Saturday, September 05, 2009

The insect is predicted to rule the world eventually...

and most people would assume the cockroach, being the hardiest and with the help of mosquito, to be winner in any such eventuality. Morbid thought.



I am no scientist, so don’t take my word for it. Recent events have shown that the tiny mosquito cannot be taken lightly as a carrier of deadly viruses, which have mutated from one host animal or bird to another, and then to mankind, causing grief, great expense and much trouble.

The latest virus which causes Influenza A H1N1 has overshadowed other viruses like, eg. those which cause dengue fever, and the much earlier Malaria. Now, presumably, medical centres in Malaysia do not keep proper records of deaths due to Malaria and the more recent dengue and chikunkunya fever. The national news seems to care about the fatalities due to A H1N1 only.

According to a report which a friend sent me, apparently mosquitoes avoid stressed out people (they do not want your problems, do they?):

(excerpts)

“Besides delivering annoying bites, mosquitoes cause hundreds of millions of cases of disease each year. As many as 500 million cases of malaria are contracted globally each year, and more than one million people die from it, according to the Centers for Disease Control and Prevention. Mosquitoes can also spread West Nile virus, dengue fever, yellow fever and other illnesses.”
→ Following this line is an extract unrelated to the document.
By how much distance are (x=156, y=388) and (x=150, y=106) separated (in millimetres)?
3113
Now scientists at Rothamsted Research in the U.K. have been making headway at understanding why some people can end up with dozens of bites after a backyard barbecue, while others remain unscathed. The researchers have identified a handful of the body's chemical odors—some of which may be related to stress—that are present in significantly larger concentrations in people that the bugs are happier to leave alone. If efforts to synthesize these particular chemicals are successful, the result could be an all-natural mosquito repellent that is more effective and safer than products currently available.

"Mosquitoes fly through an aerial soup of chemicals, but can home in on those that draw them to humans," says James Logan, a researcher at Rothamsted, one of the world's oldest agricultural-research institutions. But when the combination of human odors is wrong, he says, "the mosquito fails to recognize this signal as a potential blood meal."

The phenomenon that some people are more prone to mosquito bites than others is well documented. In the 1990s, chemist Ulrich Bernier, now at the U.S. Department of Agriculture's Agricultural Research Service, began looking for what he calls the "magic compounds" that attract mosquitoes. His research helped to show that mosquitoes are attracted to humans by blends of common chemicals such as carbon dioxide, released from the skin and by exhaling, and lactic acid, which is present on the skin, especially when we exercise. But none of the known attractant chemicals explained why mosquitoes preferred some people to others.

Rothamsted's Dr. Logan says the answer isn't to be found in attractant chemicals. He and colleagues observed that everyone produces chemicals that mosquitoes like, but those who are unattractive to mosquitoes produce more of certain chemicals that repel them.